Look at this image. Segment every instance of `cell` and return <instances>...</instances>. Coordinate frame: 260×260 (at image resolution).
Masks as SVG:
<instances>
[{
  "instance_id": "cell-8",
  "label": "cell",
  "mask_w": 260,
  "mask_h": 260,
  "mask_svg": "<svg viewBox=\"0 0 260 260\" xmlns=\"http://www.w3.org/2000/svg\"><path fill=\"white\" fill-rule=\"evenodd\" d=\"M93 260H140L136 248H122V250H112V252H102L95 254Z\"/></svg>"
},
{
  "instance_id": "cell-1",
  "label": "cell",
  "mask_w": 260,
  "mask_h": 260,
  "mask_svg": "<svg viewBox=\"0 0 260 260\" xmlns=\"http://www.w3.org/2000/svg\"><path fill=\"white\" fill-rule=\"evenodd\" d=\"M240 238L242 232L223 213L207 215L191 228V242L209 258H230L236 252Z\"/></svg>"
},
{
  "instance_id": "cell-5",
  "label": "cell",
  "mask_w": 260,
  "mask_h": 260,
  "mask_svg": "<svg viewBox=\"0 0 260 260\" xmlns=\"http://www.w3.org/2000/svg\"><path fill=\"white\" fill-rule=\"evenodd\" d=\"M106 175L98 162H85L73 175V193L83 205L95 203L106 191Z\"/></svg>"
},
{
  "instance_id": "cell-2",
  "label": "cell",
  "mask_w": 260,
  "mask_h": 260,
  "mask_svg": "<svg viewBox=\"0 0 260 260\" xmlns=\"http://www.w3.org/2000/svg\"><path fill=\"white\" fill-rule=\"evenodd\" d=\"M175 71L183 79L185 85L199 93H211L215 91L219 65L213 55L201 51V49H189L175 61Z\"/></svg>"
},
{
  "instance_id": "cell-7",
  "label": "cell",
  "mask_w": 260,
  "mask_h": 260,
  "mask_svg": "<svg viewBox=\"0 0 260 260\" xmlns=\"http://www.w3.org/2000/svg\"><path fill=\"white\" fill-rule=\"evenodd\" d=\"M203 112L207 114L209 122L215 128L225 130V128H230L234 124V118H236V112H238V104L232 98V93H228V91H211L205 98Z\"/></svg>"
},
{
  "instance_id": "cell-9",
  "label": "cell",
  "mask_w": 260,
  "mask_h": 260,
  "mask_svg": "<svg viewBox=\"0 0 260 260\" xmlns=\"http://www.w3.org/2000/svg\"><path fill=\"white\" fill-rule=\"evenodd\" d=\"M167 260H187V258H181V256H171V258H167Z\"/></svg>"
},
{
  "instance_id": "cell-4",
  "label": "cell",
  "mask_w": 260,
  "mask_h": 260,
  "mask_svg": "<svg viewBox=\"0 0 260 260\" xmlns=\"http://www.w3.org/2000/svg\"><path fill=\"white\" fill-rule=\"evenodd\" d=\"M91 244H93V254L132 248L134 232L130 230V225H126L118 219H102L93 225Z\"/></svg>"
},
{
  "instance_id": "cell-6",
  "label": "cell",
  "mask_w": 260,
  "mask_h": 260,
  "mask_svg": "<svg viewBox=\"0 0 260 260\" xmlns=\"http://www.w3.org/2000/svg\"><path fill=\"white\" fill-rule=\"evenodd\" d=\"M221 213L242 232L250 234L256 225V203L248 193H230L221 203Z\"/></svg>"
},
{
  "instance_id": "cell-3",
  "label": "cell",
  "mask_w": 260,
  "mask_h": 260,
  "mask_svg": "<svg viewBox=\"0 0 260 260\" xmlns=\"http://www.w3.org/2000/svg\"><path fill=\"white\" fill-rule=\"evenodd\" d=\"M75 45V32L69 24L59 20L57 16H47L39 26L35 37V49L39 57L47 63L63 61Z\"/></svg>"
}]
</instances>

● ● ● ●

How many of the lines above contain the string "instances"? Matching is case-sensitive. Reply with the number alone.

3